- [ACTIVITY] In the listing below, locate the line containing "Build the walls" and the line containing "According to the size of the foot". Output both of them and every line between, exactly as written, and nothing more.

- [INPUT FOR THIS TASK]
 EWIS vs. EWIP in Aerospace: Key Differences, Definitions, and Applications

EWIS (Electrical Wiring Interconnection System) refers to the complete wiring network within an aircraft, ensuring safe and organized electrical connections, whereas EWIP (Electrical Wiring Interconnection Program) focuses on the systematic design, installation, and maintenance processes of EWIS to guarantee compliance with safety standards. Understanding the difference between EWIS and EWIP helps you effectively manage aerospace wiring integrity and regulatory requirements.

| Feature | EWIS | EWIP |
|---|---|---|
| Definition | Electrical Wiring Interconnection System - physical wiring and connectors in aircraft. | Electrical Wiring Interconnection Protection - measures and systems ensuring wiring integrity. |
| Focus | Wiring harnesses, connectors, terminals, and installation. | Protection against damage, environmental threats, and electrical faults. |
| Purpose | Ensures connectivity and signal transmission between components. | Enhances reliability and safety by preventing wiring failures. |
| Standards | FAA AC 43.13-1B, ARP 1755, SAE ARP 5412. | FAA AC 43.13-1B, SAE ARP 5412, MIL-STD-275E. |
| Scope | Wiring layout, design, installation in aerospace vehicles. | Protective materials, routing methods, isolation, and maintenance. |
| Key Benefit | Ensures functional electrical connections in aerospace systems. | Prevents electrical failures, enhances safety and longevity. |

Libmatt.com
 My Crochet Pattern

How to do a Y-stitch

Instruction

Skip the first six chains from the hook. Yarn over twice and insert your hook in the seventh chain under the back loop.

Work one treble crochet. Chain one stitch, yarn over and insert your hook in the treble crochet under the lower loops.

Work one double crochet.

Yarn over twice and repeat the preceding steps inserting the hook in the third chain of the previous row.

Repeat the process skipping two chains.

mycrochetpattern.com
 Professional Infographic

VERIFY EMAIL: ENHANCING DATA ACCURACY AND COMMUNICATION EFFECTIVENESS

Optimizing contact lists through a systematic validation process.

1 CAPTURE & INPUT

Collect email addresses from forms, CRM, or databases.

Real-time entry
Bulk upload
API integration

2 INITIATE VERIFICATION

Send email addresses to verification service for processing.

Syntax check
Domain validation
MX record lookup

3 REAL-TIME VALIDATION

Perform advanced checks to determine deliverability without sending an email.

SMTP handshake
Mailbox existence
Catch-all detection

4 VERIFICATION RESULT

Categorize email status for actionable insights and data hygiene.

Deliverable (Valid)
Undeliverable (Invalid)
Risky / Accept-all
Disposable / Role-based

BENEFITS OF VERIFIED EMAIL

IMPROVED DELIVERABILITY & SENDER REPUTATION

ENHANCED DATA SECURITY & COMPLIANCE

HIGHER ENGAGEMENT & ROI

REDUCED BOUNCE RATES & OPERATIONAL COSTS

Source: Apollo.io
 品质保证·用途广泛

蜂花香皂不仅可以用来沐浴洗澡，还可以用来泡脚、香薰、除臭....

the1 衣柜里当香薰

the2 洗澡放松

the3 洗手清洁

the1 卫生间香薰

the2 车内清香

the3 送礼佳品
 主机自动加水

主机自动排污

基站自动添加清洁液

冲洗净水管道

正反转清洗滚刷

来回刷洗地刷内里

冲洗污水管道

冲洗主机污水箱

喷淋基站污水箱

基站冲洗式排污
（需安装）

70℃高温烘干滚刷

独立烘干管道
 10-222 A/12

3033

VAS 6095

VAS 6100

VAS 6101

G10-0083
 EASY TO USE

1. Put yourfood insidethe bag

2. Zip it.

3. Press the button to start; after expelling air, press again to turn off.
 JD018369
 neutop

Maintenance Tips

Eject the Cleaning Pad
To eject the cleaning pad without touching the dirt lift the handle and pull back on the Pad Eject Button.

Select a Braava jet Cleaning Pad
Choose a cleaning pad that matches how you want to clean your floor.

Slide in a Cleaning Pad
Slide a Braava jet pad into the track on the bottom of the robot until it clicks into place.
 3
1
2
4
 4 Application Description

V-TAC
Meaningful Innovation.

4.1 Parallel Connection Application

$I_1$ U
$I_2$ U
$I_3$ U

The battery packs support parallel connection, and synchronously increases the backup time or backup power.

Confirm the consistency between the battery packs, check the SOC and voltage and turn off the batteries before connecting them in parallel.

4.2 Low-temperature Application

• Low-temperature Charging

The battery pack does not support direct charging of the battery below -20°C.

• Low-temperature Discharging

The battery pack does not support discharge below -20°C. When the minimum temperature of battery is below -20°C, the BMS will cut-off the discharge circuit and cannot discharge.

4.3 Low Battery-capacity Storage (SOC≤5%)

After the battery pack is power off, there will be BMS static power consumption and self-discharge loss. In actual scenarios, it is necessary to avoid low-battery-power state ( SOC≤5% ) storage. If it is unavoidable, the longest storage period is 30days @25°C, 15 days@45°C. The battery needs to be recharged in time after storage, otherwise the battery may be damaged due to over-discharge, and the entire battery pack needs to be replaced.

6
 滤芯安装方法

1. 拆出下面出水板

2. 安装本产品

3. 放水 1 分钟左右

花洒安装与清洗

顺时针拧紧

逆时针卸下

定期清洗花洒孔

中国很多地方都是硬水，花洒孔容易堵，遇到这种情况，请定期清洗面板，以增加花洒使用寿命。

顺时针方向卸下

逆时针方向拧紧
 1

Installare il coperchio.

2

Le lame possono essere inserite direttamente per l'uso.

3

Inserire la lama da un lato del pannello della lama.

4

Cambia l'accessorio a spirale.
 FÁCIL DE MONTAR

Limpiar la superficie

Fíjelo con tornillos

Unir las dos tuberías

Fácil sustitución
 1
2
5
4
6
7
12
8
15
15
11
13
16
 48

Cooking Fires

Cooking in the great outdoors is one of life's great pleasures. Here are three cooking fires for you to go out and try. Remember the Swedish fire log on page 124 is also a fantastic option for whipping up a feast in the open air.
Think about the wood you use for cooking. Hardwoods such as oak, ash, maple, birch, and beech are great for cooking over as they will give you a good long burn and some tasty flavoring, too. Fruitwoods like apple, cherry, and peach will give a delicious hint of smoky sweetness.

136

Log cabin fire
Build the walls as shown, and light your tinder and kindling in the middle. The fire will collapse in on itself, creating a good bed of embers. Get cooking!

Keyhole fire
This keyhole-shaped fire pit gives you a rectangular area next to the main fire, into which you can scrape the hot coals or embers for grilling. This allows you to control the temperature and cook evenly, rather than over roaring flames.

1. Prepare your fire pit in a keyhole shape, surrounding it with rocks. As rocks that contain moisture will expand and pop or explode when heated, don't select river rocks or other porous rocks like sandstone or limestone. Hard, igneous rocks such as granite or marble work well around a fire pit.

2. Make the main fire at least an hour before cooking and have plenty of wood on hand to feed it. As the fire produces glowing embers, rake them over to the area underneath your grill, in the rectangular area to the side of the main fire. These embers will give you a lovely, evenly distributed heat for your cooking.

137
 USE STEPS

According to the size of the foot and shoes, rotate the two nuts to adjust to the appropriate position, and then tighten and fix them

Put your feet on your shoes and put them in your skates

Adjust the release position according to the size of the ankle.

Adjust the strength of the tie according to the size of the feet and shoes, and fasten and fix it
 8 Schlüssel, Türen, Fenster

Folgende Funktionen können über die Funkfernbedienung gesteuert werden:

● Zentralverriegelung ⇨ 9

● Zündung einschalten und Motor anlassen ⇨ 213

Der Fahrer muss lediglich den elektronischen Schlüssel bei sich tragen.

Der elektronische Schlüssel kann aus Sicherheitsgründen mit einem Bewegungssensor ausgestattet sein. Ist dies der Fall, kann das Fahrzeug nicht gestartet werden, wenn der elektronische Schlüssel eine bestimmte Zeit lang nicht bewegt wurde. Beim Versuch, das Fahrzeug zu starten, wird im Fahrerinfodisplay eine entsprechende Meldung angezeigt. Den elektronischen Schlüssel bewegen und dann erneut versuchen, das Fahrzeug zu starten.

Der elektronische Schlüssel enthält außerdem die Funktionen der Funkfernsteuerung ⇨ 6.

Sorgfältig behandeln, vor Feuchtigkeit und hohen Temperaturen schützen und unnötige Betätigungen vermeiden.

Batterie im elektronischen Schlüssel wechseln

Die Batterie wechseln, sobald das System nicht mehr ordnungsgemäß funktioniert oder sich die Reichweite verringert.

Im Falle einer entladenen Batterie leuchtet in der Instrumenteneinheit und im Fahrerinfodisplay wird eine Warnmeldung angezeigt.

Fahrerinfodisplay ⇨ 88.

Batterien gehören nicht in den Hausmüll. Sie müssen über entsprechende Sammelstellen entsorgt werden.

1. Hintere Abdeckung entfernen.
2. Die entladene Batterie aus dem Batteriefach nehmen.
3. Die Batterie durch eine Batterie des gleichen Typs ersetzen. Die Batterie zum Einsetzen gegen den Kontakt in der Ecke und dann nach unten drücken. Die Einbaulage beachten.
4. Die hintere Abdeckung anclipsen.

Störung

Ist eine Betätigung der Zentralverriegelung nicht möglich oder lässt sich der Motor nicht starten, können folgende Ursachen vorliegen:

- [COMPLETED TASK]
Build the walls as shown, and light your tinder and kindling in the middle. The fire will collapse in on itself, creating a good bed of embers. Get cooking!

Keyhole fire
This keyhole-shaped fire pit gives you a rectangular area next to the main fire, into which you can scrape the hot coals or embers for grilling. This allows you to control the temperature and cook evenly, rather than over roaring flames.

1. Prepare your fire pit in a keyhole shape, surrounding it with rocks. As rocks that contain moisture will expand and pop or explode when heated, don't select river rocks or other porous rocks like sandstone or limestone. Hard, igneous rocks such as granite or marble work well around a fire pit.

2. Make the main fire at least an hour before cooking and have plenty of wood on hand to feed it. As the fire produces glowing embers, rake them over to the area underneath your grill, in the rectangular area to the side of the main fire. These embers will give you a lovely, evenly distributed heat for your cooking.

137
 USE STEPS

According to the size of the foot and shoes, rotate the two nuts to adjust to the appropriate position, and then tighten and fix them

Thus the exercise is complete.